Sore ini aku tuliskan sebuah kisah nyata antara dia dan dirinya. Sebuah kisah roman
picisan yang bagiku terjadi secara wajar. Lalu aku? Aku hanyalah seseorang yang
sengaja diajak masuk untuk menuliskannya, bukan untuk ikut bergabung dalam
ceritanya. Tulisan ini dibuat dan dimuat berdasarkan sebuah permintaan dari
sang pemilik cerita ini.
***
CARAMU MENCINTAIKU
Nama(inisial)ku
LA. Entah karena apa teman-teman memanggilkuu dengan sebutan Glnk, tapi belum
lama ini nama panggilanku bertambah satu lagi menjadi Ijo. Mungkin itu
merupakan ledekan dari temanku, karena aku kini mempunyai hubungan spesial
dengan seseorang yang akrab dipanggil Ijo. Ya, meskipun itu bukan nama aslinya.
Dia AF, mungkin karena Fz itulah akhirnya namanya diplesetkan menjadi Ijo. Hubunganku
terbilang spesial, meskipun hingga kini tak kutemukan apa nama yang tepat untuk
mewakili hubunganku dengannya. Yang aku tahu, aku mencintainya dan dia
mencintaiku. Itu saja bagiku cukup.
Hubungan
ini kuakui berlangsung cukup lama. Jangan kira kami yang tak punya nama atas
hubungan ini berlangsung hanya sekilas saja. Cintaku, bukanlah cinta pada
pandangan pertama. Proses cinta ikut berperan dalam hubunganku. Jika kuhitung,
mungkin awal dari semuanya sudah hampir berlangsung dua tahun. Itu sama artinya
dengan dimulain dari tahun 2012.
Romadhon
2012. Kata orang, Romadhon membawa berkah.. aku percaya itu! Tapi tak kusangka
jika Romadhon ini juga membawa berkah bagi cintaku. Awal dari sebuah kisah ini.

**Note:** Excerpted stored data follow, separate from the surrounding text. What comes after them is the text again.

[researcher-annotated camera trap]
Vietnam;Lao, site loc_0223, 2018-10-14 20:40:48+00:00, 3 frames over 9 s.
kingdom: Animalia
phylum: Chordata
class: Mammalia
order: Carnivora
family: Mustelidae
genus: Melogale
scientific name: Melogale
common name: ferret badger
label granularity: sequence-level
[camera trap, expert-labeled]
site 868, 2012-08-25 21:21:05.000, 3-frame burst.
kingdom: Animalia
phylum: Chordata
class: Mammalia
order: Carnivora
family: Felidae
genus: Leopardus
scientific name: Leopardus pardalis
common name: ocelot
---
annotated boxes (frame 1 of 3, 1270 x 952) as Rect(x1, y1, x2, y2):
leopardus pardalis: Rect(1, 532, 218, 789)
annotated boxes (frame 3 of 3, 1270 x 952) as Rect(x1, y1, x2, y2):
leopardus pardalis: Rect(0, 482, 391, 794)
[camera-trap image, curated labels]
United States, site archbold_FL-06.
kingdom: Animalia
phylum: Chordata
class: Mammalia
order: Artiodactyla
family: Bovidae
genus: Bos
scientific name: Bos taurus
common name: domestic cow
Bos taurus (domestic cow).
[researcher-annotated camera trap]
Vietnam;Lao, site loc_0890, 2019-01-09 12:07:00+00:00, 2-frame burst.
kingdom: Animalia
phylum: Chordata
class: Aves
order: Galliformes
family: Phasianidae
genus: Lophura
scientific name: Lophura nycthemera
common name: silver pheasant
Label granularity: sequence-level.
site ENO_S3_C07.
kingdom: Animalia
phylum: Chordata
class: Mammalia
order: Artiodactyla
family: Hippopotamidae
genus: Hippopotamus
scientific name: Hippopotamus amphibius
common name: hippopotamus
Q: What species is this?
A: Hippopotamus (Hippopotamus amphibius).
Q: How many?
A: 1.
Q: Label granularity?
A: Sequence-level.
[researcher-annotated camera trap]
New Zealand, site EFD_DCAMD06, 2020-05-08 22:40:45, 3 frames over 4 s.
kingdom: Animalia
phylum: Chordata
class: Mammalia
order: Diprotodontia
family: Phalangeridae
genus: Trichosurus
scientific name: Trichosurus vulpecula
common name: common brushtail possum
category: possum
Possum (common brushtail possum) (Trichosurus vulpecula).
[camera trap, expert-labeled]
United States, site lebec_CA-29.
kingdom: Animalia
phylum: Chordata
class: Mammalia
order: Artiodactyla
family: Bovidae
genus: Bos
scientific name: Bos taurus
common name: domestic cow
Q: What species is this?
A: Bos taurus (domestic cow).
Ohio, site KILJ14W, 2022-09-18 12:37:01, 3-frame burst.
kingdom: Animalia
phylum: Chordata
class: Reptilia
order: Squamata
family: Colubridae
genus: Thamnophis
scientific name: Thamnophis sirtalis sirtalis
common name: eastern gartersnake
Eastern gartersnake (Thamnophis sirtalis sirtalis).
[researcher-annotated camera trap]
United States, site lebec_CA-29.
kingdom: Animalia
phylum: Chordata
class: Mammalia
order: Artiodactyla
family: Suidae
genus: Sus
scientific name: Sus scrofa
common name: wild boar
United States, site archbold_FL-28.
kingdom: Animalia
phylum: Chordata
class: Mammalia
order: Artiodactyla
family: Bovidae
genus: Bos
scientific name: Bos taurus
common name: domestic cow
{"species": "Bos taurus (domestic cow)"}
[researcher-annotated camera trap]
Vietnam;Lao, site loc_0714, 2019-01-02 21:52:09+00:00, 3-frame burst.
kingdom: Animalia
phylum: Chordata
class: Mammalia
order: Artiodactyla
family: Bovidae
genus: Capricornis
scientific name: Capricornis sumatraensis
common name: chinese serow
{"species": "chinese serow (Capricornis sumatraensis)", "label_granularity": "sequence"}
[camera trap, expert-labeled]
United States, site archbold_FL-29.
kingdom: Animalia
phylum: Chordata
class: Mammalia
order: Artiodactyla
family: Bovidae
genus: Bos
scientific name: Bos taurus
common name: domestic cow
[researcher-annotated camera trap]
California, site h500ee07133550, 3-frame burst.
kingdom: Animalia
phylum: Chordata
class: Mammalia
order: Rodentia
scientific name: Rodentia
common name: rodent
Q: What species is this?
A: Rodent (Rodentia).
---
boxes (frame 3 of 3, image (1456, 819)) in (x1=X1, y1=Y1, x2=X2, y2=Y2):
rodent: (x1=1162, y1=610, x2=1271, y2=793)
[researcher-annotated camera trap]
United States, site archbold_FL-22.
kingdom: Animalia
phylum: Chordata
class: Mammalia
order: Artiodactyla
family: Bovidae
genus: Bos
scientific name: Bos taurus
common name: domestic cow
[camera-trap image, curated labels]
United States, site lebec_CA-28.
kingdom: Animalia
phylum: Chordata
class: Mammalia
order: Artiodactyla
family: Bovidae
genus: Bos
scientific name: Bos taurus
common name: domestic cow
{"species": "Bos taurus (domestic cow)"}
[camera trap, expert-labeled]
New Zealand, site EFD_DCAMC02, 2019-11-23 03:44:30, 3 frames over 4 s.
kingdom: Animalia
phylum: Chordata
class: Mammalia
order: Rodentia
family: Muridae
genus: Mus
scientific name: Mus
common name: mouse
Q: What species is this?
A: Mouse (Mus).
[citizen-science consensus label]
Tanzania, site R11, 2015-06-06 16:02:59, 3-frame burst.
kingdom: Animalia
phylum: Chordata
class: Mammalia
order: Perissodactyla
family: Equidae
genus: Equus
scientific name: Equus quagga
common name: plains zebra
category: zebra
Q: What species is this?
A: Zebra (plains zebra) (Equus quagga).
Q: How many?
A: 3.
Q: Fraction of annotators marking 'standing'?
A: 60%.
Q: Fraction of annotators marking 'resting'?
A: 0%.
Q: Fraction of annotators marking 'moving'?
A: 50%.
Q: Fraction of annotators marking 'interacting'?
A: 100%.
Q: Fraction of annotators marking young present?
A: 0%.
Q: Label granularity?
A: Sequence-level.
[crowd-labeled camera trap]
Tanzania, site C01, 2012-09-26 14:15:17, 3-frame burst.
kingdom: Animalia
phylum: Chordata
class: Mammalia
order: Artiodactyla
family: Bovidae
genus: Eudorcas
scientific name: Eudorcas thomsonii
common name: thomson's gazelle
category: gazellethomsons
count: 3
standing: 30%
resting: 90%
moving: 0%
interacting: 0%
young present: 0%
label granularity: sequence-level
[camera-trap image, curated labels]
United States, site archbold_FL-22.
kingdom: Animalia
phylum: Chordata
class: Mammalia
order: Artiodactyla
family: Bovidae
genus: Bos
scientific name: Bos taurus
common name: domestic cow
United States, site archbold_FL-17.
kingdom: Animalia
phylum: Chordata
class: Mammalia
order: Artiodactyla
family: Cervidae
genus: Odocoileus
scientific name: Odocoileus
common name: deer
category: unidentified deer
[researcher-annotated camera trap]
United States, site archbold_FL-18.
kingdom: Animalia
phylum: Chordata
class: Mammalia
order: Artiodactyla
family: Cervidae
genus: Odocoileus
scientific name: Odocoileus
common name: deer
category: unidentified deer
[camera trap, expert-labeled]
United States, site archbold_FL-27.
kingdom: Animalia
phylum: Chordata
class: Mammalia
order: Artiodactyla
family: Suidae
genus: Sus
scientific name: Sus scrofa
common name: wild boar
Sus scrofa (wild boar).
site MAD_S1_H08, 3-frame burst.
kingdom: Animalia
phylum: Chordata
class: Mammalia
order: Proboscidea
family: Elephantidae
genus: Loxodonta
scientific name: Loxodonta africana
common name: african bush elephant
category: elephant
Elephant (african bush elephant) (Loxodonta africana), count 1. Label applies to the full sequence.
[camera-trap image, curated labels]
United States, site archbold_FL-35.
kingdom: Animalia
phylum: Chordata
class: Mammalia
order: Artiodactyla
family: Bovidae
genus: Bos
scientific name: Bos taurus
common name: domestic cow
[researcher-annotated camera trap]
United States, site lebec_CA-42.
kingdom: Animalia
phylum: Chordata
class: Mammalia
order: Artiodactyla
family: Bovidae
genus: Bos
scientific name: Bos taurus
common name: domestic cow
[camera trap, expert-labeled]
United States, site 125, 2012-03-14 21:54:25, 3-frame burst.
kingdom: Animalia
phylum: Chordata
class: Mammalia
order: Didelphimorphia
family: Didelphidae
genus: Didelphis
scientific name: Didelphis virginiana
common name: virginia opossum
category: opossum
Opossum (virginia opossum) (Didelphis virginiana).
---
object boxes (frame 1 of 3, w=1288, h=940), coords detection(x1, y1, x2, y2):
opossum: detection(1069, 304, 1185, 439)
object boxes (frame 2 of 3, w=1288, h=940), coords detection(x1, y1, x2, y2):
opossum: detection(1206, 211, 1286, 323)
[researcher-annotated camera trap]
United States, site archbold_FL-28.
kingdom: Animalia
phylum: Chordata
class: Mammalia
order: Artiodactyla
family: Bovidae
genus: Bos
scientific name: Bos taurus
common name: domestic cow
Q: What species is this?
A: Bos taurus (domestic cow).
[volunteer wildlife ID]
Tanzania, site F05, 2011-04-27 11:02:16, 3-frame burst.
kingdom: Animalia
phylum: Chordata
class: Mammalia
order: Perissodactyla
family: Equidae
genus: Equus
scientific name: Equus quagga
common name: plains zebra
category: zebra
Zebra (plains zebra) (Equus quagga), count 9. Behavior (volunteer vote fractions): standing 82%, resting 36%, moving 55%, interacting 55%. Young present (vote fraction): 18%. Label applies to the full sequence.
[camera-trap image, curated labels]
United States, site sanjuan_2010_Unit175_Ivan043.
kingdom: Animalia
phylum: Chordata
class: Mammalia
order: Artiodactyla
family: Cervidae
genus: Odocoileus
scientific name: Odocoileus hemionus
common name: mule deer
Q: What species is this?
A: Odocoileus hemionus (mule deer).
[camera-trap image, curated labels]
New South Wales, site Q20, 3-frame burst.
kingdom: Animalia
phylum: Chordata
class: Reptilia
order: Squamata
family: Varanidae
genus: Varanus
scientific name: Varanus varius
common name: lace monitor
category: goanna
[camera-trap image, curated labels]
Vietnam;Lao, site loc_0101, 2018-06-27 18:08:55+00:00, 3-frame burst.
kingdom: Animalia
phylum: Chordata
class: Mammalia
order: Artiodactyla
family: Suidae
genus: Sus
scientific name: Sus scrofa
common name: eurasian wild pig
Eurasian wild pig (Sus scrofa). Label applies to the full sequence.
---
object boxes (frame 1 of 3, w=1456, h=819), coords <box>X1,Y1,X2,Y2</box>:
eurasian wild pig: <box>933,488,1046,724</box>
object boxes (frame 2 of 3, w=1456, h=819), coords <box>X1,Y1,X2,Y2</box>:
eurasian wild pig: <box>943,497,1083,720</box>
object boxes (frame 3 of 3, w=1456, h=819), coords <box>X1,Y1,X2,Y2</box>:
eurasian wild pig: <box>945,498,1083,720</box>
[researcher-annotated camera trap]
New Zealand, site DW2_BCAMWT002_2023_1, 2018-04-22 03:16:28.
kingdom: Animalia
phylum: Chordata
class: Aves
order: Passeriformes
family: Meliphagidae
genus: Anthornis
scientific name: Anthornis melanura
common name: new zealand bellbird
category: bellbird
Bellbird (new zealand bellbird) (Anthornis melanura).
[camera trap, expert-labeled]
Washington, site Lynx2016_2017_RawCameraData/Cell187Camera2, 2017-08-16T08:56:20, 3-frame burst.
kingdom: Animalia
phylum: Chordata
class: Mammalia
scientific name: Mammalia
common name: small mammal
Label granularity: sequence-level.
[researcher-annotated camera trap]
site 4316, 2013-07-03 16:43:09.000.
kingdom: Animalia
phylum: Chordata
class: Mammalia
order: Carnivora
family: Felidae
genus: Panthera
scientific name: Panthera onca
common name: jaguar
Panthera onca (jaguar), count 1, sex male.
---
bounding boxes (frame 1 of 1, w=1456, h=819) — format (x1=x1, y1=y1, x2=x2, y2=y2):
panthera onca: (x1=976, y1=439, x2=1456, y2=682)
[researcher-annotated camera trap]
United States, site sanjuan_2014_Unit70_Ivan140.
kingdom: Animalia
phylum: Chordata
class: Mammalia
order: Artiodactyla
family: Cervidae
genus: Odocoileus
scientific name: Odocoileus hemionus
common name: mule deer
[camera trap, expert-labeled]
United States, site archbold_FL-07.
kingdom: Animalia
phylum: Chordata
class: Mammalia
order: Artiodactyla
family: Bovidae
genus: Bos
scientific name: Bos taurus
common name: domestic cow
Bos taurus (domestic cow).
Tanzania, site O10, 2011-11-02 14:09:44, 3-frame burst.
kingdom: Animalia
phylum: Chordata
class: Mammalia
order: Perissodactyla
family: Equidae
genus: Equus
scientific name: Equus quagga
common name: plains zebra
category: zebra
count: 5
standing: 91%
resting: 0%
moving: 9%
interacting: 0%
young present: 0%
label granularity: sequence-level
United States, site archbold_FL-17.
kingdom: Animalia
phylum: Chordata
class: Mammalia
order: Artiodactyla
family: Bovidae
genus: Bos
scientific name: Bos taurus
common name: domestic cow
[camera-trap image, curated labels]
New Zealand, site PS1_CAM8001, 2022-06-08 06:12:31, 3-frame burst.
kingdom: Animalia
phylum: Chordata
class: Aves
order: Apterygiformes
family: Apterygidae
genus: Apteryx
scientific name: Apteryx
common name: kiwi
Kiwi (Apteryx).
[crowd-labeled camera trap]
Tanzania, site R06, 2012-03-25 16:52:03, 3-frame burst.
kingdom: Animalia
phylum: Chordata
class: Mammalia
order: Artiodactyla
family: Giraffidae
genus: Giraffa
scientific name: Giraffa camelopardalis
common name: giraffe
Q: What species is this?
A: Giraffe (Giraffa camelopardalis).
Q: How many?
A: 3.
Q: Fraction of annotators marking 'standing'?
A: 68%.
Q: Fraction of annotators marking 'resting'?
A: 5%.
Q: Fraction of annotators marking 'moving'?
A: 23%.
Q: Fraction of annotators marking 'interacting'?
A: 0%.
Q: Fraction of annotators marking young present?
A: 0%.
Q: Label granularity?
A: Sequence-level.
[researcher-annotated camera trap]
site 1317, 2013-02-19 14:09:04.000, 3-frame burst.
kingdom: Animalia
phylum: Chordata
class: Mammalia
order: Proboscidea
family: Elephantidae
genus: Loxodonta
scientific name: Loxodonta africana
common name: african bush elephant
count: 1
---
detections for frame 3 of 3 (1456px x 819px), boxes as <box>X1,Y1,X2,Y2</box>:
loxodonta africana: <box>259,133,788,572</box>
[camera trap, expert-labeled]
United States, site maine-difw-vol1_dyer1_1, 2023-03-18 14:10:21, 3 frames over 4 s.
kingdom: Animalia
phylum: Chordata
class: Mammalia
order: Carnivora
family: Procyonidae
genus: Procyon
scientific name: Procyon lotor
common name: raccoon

Sesungguhnya, saat ini aku sedang galau. Kata yang satu ini sangat akrab di kehidupanku
akhir-akhir ini. Bagaimana tidak? Hubunganku dengan pacarku, F’d diambang
kehancuran. Itu karena satu hal “LDR”, Long
Distance Relaationship , hubungan jarak jauh. Aku yang tak bisa dengan
keadaan seperti ini setiap hari hanya dapat berperasaan sepi. Ya, aku tahu aku
tak seharusnya begitu lagi. Apalagi didepan teman-temanku. Aku mulai belajar
bersikap sewajarnya. Aku mulai bersikap biasa saja untuk meutupi segalanya,
termasuk ketikka acara buka bersama Alumni SMP Angkatan 4 di alun-alun kota.
Saat
itu, aku biasakan diriku dengan mengobrol bersama teman-teman satu angkatan.
Aku bersikap biasa, tapij hati? Hati tak bisa berbohong kalau aku sedang
risau. Obrolan mengalir. Menghiburku...
Aku duduk bersama beberapa orang teman, tapi aku merasakan satu orang yang
berbeda. Satu-satunya orang yang saat itu mengenakan sarung diacara bukber.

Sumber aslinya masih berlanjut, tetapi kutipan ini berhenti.